Found this had the answer I needed to make it work without always changing the hotsink port

thanks

----------

## Aitikin

My god.  THANK YOU.  I've been trying to get this thing working for a while now.  If I didn't get it fixed soon I was afraid I'd have to become  dependant on *shudders* Microsoft again.

BTW, I'm a bit of a n00b so would you mind explaining what that did?

----------

## vuud

I am really losing it over this.

I've installed UDEV... I got the visor module working.  (I think).  Everytime I hit hotsync it gives me a new set of /dev/tts/USB... files.  So its never the same.  The transfer works, I managed to get it with pilot-xfer, so the comm is okay.

I don't understand though - how I get it so it gets the same USB# each time, and also, the symlinks dont get created above.

I don't have a /etc/udev/permissions.d directory...

I am pretty much lost at this point - any help would be appreciated.

Spatial questions linked to pictures:
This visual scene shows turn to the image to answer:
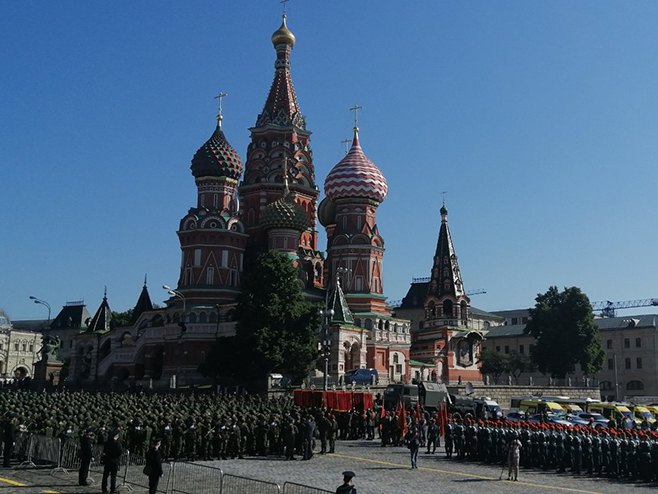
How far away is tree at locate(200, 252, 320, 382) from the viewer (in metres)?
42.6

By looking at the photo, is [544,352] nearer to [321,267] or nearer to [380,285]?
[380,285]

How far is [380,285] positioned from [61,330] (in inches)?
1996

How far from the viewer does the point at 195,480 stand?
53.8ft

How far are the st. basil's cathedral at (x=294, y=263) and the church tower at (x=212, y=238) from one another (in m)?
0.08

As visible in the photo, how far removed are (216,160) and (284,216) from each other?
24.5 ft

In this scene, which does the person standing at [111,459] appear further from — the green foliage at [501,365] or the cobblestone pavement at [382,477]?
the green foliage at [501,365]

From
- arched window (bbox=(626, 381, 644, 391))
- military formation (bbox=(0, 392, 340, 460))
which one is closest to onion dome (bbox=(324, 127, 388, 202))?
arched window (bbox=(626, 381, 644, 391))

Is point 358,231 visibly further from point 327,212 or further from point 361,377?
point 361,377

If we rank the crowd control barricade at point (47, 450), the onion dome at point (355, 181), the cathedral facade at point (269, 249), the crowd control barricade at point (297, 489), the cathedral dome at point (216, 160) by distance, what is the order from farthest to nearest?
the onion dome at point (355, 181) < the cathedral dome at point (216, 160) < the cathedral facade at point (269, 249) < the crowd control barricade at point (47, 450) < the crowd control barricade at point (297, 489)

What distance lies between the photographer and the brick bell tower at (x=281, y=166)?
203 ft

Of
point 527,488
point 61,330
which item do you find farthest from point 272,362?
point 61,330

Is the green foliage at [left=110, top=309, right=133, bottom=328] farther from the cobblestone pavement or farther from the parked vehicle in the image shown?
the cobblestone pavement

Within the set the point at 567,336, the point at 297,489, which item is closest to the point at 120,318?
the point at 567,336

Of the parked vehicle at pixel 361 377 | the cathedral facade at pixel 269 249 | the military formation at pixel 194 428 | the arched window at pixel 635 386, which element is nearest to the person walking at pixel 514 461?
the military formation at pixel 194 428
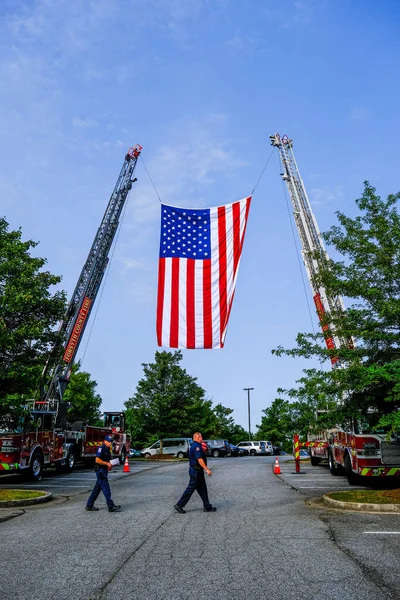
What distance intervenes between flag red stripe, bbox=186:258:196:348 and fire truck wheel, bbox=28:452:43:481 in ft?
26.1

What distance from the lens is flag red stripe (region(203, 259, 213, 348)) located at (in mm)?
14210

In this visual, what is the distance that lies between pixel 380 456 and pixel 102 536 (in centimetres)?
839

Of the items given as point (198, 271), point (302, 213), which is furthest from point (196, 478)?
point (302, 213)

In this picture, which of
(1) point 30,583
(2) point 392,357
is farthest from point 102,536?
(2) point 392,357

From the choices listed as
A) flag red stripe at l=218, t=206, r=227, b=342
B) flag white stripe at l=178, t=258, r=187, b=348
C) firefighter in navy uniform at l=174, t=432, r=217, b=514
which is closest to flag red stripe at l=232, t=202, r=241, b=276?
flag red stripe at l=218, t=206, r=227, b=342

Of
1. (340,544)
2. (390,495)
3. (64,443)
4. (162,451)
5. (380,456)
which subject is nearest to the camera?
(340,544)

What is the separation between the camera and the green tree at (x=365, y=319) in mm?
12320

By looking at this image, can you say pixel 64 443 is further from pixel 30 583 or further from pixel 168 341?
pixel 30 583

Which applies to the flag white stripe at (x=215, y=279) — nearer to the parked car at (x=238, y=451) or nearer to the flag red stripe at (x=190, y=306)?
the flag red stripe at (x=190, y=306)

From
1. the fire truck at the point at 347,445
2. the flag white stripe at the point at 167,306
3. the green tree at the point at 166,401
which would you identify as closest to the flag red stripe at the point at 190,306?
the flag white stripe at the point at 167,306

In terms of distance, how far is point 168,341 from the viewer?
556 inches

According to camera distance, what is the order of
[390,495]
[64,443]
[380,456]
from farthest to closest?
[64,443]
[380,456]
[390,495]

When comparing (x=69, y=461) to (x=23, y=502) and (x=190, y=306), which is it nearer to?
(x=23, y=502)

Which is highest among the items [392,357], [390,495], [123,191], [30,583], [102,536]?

* _Task 1_: In the forum thread about hotsync, list every piece of software or tool that vuud names as installed or used.
* _Task 2_: According to the forum thread about hotsync, what was Aitikin afraid of becoming dependent on again?
* _Task 3_: Retype the part of the forum thread about hotsync between "I've installed UDEV..." and "get created above.", inclusive.

* _Correct answer 1_: UDEV, the visor module, pilot-xfer

* _Correct answer 2_: Microsoft

* _Correct answer 3_:
I've installed UDEV... I got the visor module working.  (I think).  Everytime I hit hotsync it gives me a new set of /dev/tts/USB... files.  So its never the same.  The transfer works, I managed to get it with pilot-xfer, so the comm is okay.

I don't understand though - how I get it so it gets the same USB# each time, and also, the symlinks dont get created above.